Otherwise Oil Search’s second quarter was largely as expected, other than the key element of cost. Second-quarter production fell 5% to 6.9 mmboe. This was largely as expected given 13 days scheduled maintenance at PNG LNG. Further, oil and liquids production was softer with outages involving reinstatement from earthquake-impacted levels. Our full-year group production forecast remains 29 mmboe, still toward the lower end of now marginally downgraded 28-31 mmboe company guidance. But full-year production costs are expected to be higher due to more earthquake recovery work than previously anticipated, and delayed booking of insurance recovery. We see no implication for the longer term and at AUD 7.18 Oil Search shares trade at close to fair value.

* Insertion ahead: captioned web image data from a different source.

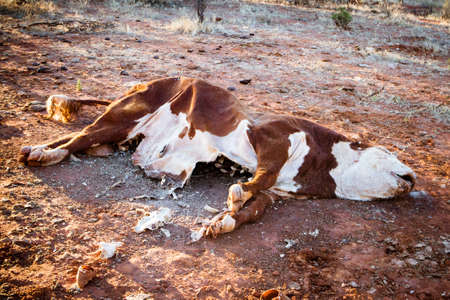 dry cow: A cow succumbs to the Australian Outback heat near Gemtree in the Northern Territory, Australia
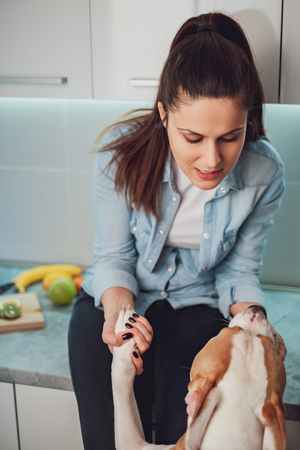 Woman playing with her dog and holding his paws while sitting on kitchen countertop Stock Photo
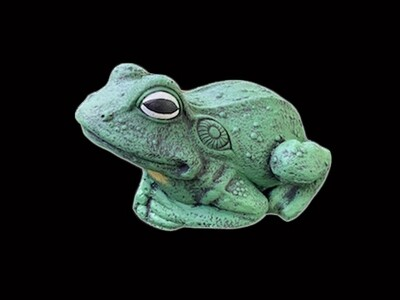 Wart Frog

Our 2019 and 2020 EPS forecasts are little changed at AUD 0.34 and AUD 0.33, respectively. Oil Search lifted 2019 production cost guidance to USD 11-12 per boe from AUD 9-10 per boe. But other operating cost guidance fell by approximately 10% to USD 135-145 million, and second quarter exploration write-down came in at a lower than anticipated USD 12 million. Further, cash levels are aided by reduced 2019 capital expenditure guidance of USD 500-600 million, down from USD 545-655 million due to later timing for PNG LNG expansion FEED, and development at Angore. Net debt of USD 2.6 billion at end June is consequently better than anticipated assisting full year net interest of guidance of USD 117-121 million. Annualised net debt/EBITDA is 2.7.
Our AUD 7.00 fair value estimate assumes 6.8% 10-year group EBITDA CAGR to USD 1.9 billion by 2028, assuming a midcycle Brent crude price of USD 60 per barrel in 2022 dollars, and an AUD/USD exchange rate of 0.70. It equates to a 2028 EV/EBITDA multiple of 4.9, excluding AUD 2.05 for Other PNG gas resources and Alaska Slope. We assume above-average risk to equity, incorporating a 3.0% sovereign risk premium for PNG. Removing the premium would increase our fair value by 43% to AUD 10.00 from AUD 7.00, considerably above the share price, and to within 4-star territory.
PNG LNG comprises the lion's AUD 4.90 or 70% share of that fair value contributing 26 million barrels of oil equivalent, or mmboe, or 90% of Oil Search's current 29 mmboe in group annual production. Impending conclusion of Gas Agreements, together with commercial agreements supporting integration, including PNG LNG site and facilities access, will clear the way for an aligned FEED entry in 2019 and final investment decision in 2020. A benefit from the PNG LNG side is existing developed gas fields will be able to support expanded production to at least 2029, before development of P’nyang might be required. This defers upstream spending and is NPV valuable. Despite anticipated reduced capital intensity and improved returns on new invested capital, we still don't ascribe Oil Search a moat. We expect ROICs to improve from current mid-single-digit levels towards 10% in the long-run, remaining below our assessed 11.6% WACC.